MATERIAL SHOWN:
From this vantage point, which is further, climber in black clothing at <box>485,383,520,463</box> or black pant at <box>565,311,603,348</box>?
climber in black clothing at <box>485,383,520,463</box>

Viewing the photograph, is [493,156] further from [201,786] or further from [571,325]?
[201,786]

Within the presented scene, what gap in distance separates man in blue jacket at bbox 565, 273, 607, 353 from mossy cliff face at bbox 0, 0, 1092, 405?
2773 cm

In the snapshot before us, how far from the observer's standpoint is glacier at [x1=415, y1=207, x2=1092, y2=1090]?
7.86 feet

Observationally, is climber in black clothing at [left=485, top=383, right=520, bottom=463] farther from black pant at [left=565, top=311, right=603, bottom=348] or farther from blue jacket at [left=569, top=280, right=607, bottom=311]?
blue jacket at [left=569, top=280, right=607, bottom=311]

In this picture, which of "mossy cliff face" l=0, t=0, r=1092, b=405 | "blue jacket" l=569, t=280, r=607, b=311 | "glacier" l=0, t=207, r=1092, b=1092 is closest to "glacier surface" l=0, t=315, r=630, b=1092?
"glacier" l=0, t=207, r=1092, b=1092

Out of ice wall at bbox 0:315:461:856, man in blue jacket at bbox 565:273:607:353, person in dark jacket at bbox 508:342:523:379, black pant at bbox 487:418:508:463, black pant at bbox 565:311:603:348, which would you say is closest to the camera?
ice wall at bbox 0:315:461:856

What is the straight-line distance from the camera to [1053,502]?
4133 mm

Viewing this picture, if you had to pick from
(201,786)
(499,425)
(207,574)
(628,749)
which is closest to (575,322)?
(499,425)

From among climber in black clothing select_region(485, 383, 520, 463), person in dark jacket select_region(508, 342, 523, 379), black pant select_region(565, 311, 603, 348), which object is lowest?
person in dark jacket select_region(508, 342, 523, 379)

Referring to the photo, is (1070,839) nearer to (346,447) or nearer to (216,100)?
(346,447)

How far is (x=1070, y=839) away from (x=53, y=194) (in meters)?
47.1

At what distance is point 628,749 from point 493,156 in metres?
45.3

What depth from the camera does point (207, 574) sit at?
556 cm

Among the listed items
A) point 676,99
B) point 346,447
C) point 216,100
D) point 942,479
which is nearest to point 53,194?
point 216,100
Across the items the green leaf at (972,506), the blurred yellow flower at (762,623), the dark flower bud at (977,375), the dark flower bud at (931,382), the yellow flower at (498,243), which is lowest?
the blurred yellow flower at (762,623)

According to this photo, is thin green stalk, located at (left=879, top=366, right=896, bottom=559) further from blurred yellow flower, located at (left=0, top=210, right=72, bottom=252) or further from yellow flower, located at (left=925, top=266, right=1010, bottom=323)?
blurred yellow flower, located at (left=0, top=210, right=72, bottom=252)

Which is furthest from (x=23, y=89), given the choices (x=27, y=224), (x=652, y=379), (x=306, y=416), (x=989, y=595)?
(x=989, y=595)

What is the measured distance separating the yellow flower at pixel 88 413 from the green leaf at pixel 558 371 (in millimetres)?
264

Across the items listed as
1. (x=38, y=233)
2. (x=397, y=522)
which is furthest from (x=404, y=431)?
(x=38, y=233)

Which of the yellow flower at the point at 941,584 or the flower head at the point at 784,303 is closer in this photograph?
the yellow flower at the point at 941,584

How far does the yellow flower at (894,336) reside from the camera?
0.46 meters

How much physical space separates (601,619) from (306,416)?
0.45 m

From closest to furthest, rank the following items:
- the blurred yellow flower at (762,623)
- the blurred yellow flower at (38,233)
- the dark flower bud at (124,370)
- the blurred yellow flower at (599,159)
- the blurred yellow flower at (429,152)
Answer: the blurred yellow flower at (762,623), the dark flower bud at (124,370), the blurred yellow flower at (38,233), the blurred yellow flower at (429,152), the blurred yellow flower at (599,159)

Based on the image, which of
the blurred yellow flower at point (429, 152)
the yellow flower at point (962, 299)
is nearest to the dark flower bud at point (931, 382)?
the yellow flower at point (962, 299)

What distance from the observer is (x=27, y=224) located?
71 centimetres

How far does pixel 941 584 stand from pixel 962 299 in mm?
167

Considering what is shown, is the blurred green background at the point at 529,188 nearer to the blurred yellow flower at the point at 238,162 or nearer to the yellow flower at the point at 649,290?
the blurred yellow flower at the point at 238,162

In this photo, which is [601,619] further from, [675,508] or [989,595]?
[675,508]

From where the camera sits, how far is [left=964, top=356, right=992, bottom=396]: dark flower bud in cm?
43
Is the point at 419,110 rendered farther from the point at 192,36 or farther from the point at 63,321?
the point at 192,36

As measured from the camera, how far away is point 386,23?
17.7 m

GIVEN EXERCISE:
Each line above must be printed exactly as it appears.

WRITTEN ANSWER:
From this vantage point, which is further, climber in black clothing at <box>485,383,520,463</box> or black pant at <box>565,311,603,348</box>?
climber in black clothing at <box>485,383,520,463</box>

Viewing the photograph, is [493,156] further from [201,786] or further from [571,325]?
[201,786]

Within the presented scene, what gap in distance separates man in blue jacket at bbox 565, 273, 607, 353 from mossy cliff face at bbox 0, 0, 1092, 405?
2773 cm

In the snapshot before us, how far from the observer's standpoint is glacier at [x1=415, y1=207, x2=1092, y2=1090]?
7.86 feet

Observationally, is climber in black clothing at [left=485, top=383, right=520, bottom=463] farther from black pant at [left=565, top=311, right=603, bottom=348] or farther from blue jacket at [left=569, top=280, right=607, bottom=311]?
blue jacket at [left=569, top=280, right=607, bottom=311]

In this picture, which of "mossy cliff face" l=0, t=0, r=1092, b=405 | "blue jacket" l=569, t=280, r=607, b=311 | "glacier" l=0, t=207, r=1092, b=1092 is closest to "glacier surface" l=0, t=315, r=630, b=1092?
"glacier" l=0, t=207, r=1092, b=1092

Out of ice wall at bbox 0:315:461:856, man in blue jacket at bbox 565:273:607:353, person in dark jacket at bbox 508:342:523:379, black pant at bbox 487:418:508:463, black pant at bbox 565:311:603:348, which would you say is closest to the camera?
ice wall at bbox 0:315:461:856

What is the straight-line distance from the camera to [1053,502]?
4133 mm

Viewing this picture, if you had to pick from
(201,786)
(499,425)
(207,574)
(628,749)
which is closest to (575,322)?
(499,425)

From among climber in black clothing select_region(485, 383, 520, 463), person in dark jacket select_region(508, 342, 523, 379), black pant select_region(565, 311, 603, 348), which object is lowest?
person in dark jacket select_region(508, 342, 523, 379)

Referring to the photo, is (1070,839) nearer to (346,447) or nearer to (216,100)?
(346,447)

How far is (x=1070, y=839) away from (x=53, y=194) (in meters)?
47.1

At what distance is point 628,749 from point 493,156 in metres?
45.3

What depth from the camera does point (207, 574) sit at?
556 cm

Among the listed items
A) point 676,99
B) point 346,447
C) point 216,100
D) point 942,479
which is nearest to point 53,194?
point 216,100
Across the items the green leaf at (972,506), the blurred yellow flower at (762,623), the dark flower bud at (977,375), the dark flower bud at (931,382), the yellow flower at (498,243), which is lowest?
the blurred yellow flower at (762,623)

According to this photo, is thin green stalk, located at (left=879, top=366, right=896, bottom=559) further from blurred yellow flower, located at (left=0, top=210, right=72, bottom=252) or further from yellow flower, located at (left=925, top=266, right=1010, bottom=323)?
blurred yellow flower, located at (left=0, top=210, right=72, bottom=252)

Which is furthest from (x=23, y=89), given the choices (x=27, y=224), (x=652, y=379), (x=306, y=416), (x=989, y=595)?
(x=989, y=595)

What is the measured distance separating the yellow flower at pixel 88 413 from the green leaf at pixel 558 371 (in millimetres)?
264

Across the items listed as
1. (x=38, y=233)
2. (x=397, y=522)
which is furthest from (x=404, y=431)?
(x=38, y=233)

Which of the yellow flower at the point at 941,584 or the flower head at the point at 784,303 is closer in this photograph?
the yellow flower at the point at 941,584

How far does the yellow flower at (894,336) reside from the camera?
0.46 meters

How much physical space separates (601,619) from (306,416)?
0.45 m

From closest to furthest, rank the following items:
- the blurred yellow flower at (762,623)
- the blurred yellow flower at (38,233)
- the dark flower bud at (124,370)
- the blurred yellow flower at (599,159)
- the blurred yellow flower at (429,152)
Answer: the blurred yellow flower at (762,623), the dark flower bud at (124,370), the blurred yellow flower at (38,233), the blurred yellow flower at (429,152), the blurred yellow flower at (599,159)

Based on the image, which of
the blurred yellow flower at point (429, 152)
the yellow flower at point (962, 299)
is nearest to the dark flower bud at point (931, 382)?
the yellow flower at point (962, 299)

What distance from the observer is (x=27, y=224) located?
71 centimetres

How far does pixel 941 584 stand from pixel 962 299 in mm?
167

Considering what is shown, is the blurred green background at the point at 529,188 nearer to the blurred yellow flower at the point at 238,162 or nearer to the yellow flower at the point at 649,290?
the blurred yellow flower at the point at 238,162

In this photo, which is [601,619] further from, [675,508] or [989,595]?
[675,508]

From where the camera sits, how far is [left=964, top=356, right=992, bottom=396]: dark flower bud in cm?
43
Is the point at 419,110 rendered farther from the point at 192,36 or farther from the point at 63,321?
the point at 192,36

As measured from the camera, how far away is point 386,23?
17.7 m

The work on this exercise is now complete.